(Dataset entries)
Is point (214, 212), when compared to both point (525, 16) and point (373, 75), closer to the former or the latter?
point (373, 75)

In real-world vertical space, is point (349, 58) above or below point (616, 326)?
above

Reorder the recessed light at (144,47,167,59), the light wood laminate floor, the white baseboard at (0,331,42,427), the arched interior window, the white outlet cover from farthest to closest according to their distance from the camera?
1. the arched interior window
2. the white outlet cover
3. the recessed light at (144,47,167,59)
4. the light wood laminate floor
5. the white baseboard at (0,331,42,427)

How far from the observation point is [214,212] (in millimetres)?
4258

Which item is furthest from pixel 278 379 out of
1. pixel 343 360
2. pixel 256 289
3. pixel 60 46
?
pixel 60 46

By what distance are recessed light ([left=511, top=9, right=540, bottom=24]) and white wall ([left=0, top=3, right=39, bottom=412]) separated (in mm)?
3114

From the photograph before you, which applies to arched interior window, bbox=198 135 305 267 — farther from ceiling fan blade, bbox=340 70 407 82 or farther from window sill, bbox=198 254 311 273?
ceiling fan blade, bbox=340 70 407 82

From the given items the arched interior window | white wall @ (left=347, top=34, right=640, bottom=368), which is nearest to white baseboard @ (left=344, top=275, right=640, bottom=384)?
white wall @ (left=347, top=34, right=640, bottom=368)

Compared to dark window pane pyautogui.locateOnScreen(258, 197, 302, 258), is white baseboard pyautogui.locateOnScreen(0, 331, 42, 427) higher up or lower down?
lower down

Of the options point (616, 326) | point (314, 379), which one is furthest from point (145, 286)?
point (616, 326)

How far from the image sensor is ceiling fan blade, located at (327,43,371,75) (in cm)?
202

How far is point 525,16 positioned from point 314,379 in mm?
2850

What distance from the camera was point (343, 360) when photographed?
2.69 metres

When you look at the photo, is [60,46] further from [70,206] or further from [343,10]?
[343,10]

(What needs to be done) Put the rows into a numbered list, starting at the very first row and ending at the line that contains "5. the white baseboard at (0,331,42,427)", with both ends included. Leave out any blank lines.

(The answer)
1. Is point (214, 212), when compared to both point (525, 16) and point (373, 75), closer to the former or the latter?
2. point (373, 75)
3. In real-world vertical space, is point (349, 58) above or below point (616, 326)?
4. above
5. Reorder the recessed light at (144,47,167,59), the light wood laminate floor, the white baseboard at (0,331,42,427), the arched interior window, the white outlet cover from farthest to closest according to their distance from the camera?
6. 1. the arched interior window
7. 2. the white outlet cover
8. 3. the recessed light at (144,47,167,59)
9. 4. the light wood laminate floor
10. 5. the white baseboard at (0,331,42,427)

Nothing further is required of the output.